According to the NHS, the “usual” dose is 75mg to 150mg a day.

It says: “Follow your doctor’s advice on how many tablets to take, and how many times a day.”

Taking more diclofenac than you are prescribed could be “dangerous,” the health service warns.

One deadly side effect of taking too much is having black poo or blood in the vomit – because this is a sign of bleeding in the stomach.

If you have taken too much the NHS advises calling 111.

Other side effects of this include a stomach ache, feeling or being sick, diarrhoea, headaches, drowsiness and tinnitus.

The NHS also recommends taking the lowest dose of diclofenac “for the shortest time to control your symptoms”.

It adds: “Take diclofenac tablets or capsules with a meal or snack, or just after eating.

“Common side effects are stomach pain, feeling or being sick and rashes.

“Diclofenac gel and plasters can be used twice a day to target pain in a particular area of your body.”

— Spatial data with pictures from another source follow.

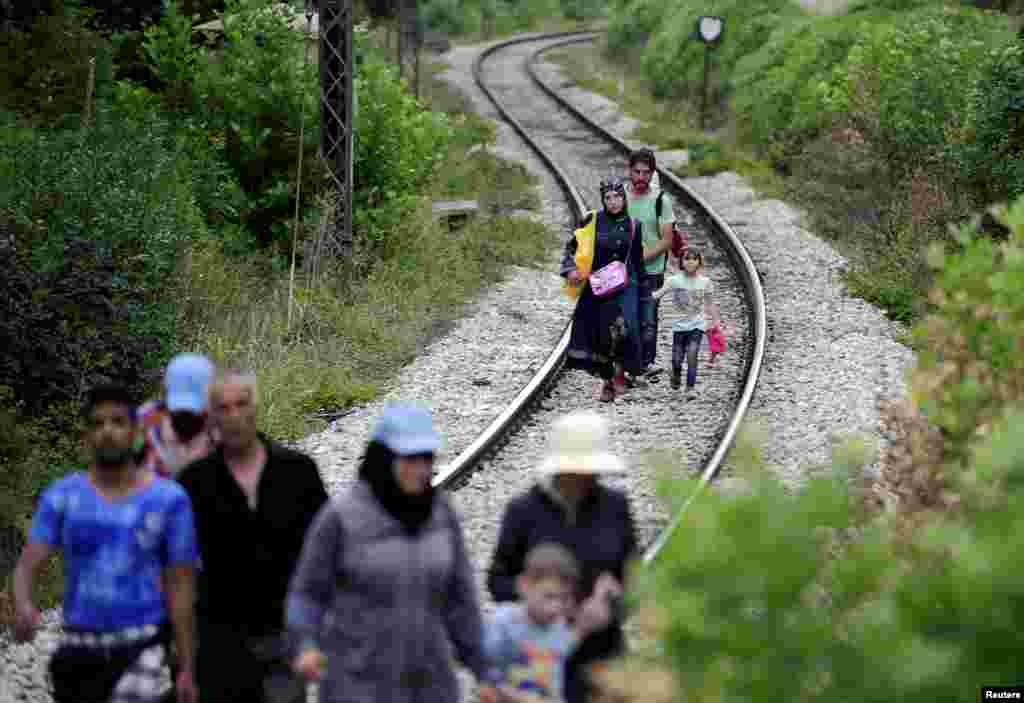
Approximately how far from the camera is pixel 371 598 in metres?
5.30

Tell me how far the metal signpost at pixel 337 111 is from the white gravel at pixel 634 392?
184 cm

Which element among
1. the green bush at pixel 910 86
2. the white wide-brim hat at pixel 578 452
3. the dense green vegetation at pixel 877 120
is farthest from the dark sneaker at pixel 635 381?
the green bush at pixel 910 86

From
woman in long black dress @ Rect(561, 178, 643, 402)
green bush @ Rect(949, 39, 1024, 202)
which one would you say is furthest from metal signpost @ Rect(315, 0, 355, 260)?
green bush @ Rect(949, 39, 1024, 202)

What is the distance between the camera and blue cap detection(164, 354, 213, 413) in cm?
609

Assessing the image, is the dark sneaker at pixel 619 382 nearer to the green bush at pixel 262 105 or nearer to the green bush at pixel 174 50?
the green bush at pixel 262 105

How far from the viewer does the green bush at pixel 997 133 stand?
18.3m

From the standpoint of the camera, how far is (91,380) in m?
12.8

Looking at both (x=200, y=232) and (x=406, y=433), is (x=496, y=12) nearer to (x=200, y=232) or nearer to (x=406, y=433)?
(x=200, y=232)

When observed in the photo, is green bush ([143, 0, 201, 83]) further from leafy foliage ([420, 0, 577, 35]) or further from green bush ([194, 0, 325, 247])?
leafy foliage ([420, 0, 577, 35])

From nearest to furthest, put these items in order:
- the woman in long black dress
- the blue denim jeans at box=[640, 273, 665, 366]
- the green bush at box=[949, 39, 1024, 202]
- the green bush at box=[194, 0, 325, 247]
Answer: the woman in long black dress < the blue denim jeans at box=[640, 273, 665, 366] < the green bush at box=[949, 39, 1024, 202] < the green bush at box=[194, 0, 325, 247]

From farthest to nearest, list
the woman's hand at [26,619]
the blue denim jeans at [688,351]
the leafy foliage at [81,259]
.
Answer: the blue denim jeans at [688,351] → the leafy foliage at [81,259] → the woman's hand at [26,619]

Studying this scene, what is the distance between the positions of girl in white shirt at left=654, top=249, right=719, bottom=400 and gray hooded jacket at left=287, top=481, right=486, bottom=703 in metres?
7.86

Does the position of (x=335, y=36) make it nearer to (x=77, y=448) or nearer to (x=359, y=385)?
(x=359, y=385)

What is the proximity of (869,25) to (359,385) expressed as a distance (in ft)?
63.0
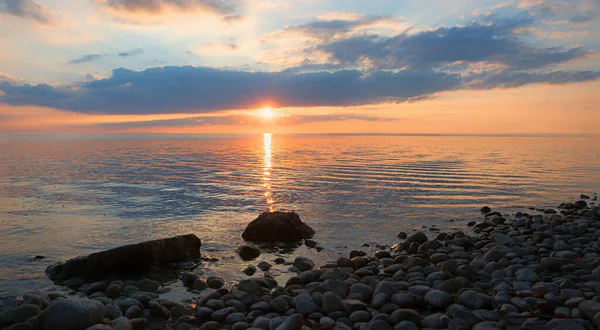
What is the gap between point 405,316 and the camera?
22.3 feet

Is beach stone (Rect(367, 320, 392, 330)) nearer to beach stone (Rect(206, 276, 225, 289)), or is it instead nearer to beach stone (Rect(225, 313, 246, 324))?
beach stone (Rect(225, 313, 246, 324))

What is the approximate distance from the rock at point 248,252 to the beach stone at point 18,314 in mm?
5830

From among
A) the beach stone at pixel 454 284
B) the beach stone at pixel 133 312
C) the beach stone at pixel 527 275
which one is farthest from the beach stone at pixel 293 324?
the beach stone at pixel 527 275

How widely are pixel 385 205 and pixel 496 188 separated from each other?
10.3 metres

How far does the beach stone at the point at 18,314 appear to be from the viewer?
6.94 m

Diclofenac tablets or capsules should be taken with a meal, snack or a drink such as milk.

This will make them less likely to upset or irritate your stomach.

Other conditions diclofenac is used for are:

  • Rheumatoid arthritis and osteoarthritis
  • Sprains and strains in muscles and ligaments
  • Back pain
  • Toothache
  • Migraine
  • Gout
  • Ankylosing spondylitis – this causes inflammation of the spine and other parts of the body.

Certain people should not take diclofenac, including if you have ever had an allergic reaction to diclofenac or any other medicines.

It is also not suitable for people who:

  • Have ever had stomach ulcers, bleeding in the stomach or intestines, or a hole in your Stomach
  • Have high blood pressure (hypertension)
  • Have heart failure, severe liver disease or kidney disease
  • Have Crohn’s disease or ulcerative colitis
  • Have lupus
  • Have a blood clotting disorder
  • Are pregnant, planning to get pregnant, or breastfeeding.